## [Source]

Water power predates the use of electricity. At one time hydro power was employed
on many sites in Europe and North America. It was primarily used to grind grain where
water had a vertical drop of more than a few feet and sufficient flow. Less common,
but of no less importance, was the use of hydro to provide shaft power for textile
plants, sawmills and other manufacturing operations.
Over time thousands of small mills were replaced by centrally-generated electric
power. Many major hydroelectric projects were developed using large dams,
generating several megaWatts of power. In many areas, hydro electric power is still
used on a small scale and is arguably the most cost-effective form of energy.
Renewable energy sources such as wind and solar are being scaled up from residential
to electric utility size. In contrast, hydro power is being scaled down to residential size.
The small machines are similar in most ways to the large ones except for their scale.
Micro hydro turbine generator siting
A hydro system is much more site-specific than a wind or photovoltaic (PV -- solar
electric) system. A sufficient quantity of falling water must be available.
The vertical distance the water falls is called head and is usually measured in feet,
meters, or units of pressure.
The quantity of water is called flow and is measured in gallons per minute (gpm), cubic
feet per second (cfs), or liters per second (I/s).
More head is usually better because the system uses less water and the equipment
can be smaller. The turbine also runs at a higher speed. At very high heads, pipe
pressure ratings and pipe joint integrity become problematic.
Since power is the product of head and flow, more flow is required at lower head to
generate the same power level. More flow is better, even if not all of it is used, since
more water can remain in the stream for environmental benefits.
A simple equation estimates output power for a system with 53% efficiency, which is
representative of most micro hydro systems:
Net Head* (feet) x Flow (US gpm) / 10: Output (Watts)
* Net head is the pressure available after subtracting losses from pipe friction. Most
hydro systems are limited in output capacity by stream conditions. That is, they cannot
be expanded indefinitely like a wind or PV system. This means that the sizing
procedure may be based on site conditions rather than power needs.

## [Provided data]
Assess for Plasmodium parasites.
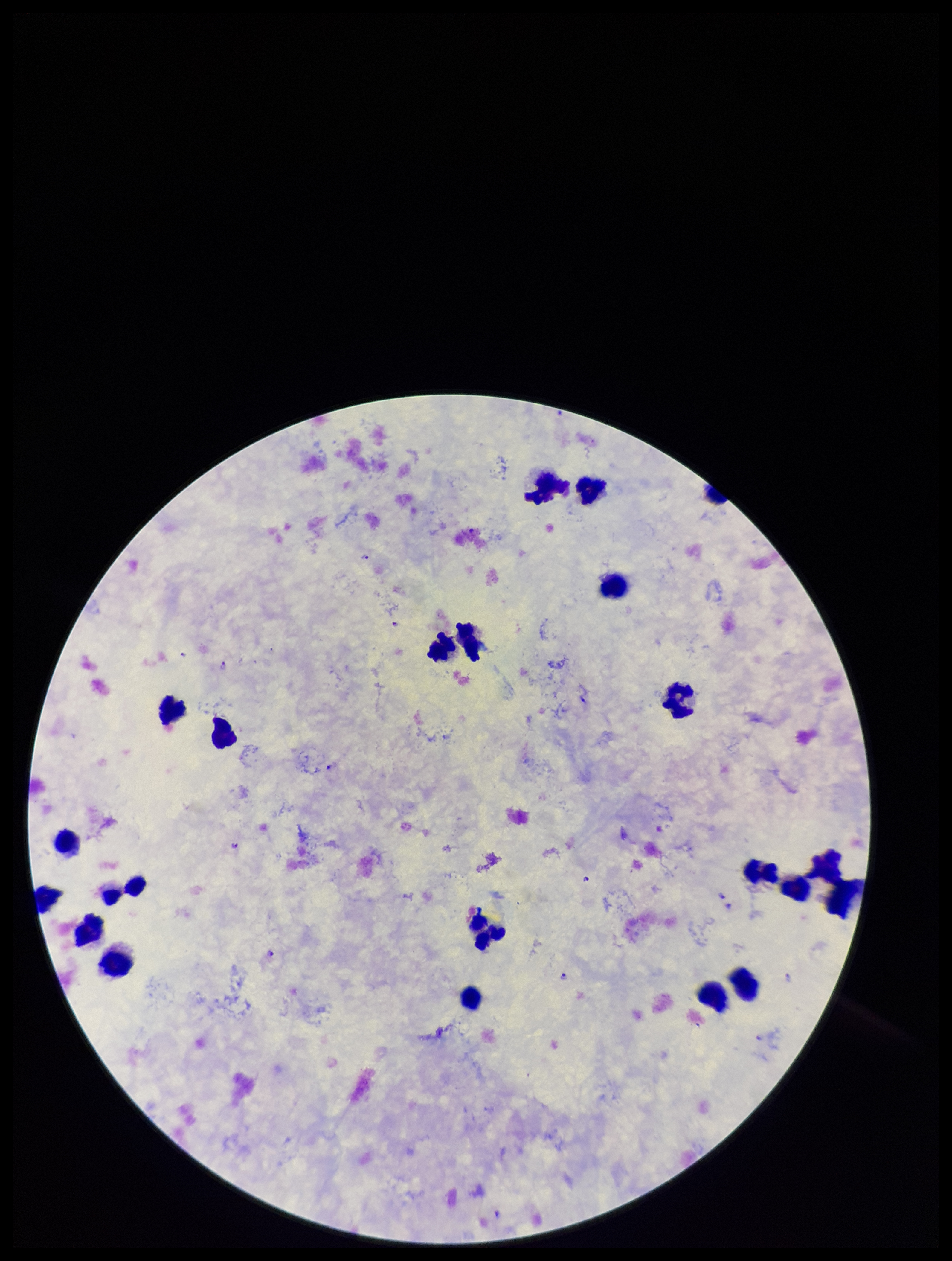

Seen.

Leukocyte count: 22. Preparation: thick blood smear. Stained with Giemsa. Smartphone photograph taken through the eyepiece of a microscope. Parasite count: 10. Patient malaria status: infected. Image is 952×1261 pixels. Species reported for this patient: Plasmodium falciparum. Single field of view.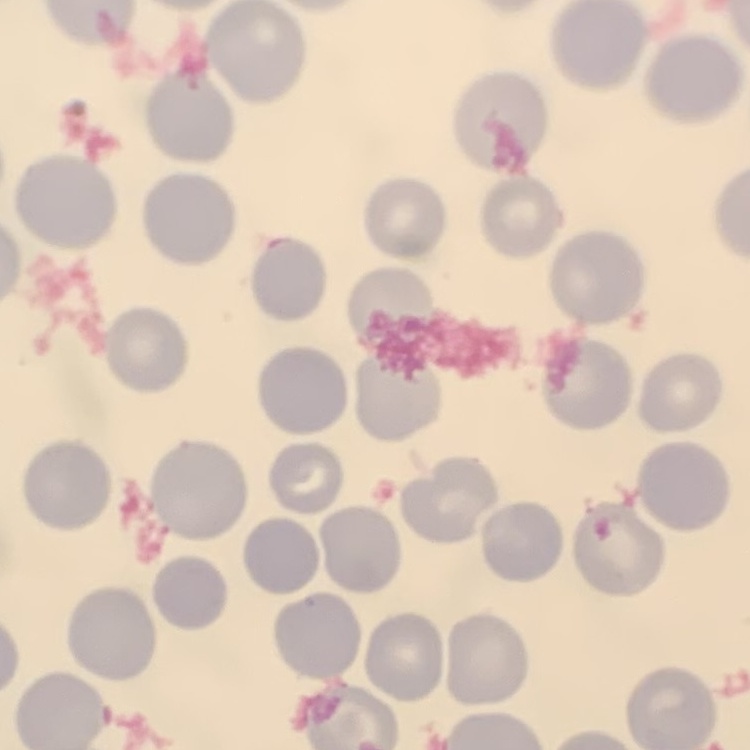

## [Problem to work on]
Reproduce word for word the part of the hydro power text starting with "Renewable energy sources" and going on through "to residential size.".

## [Complete answer]
Renewable energy sources such as wind and solar are being scaled up from residential
to electric utility size. In contrast, hydro power is being scaled down to residential size.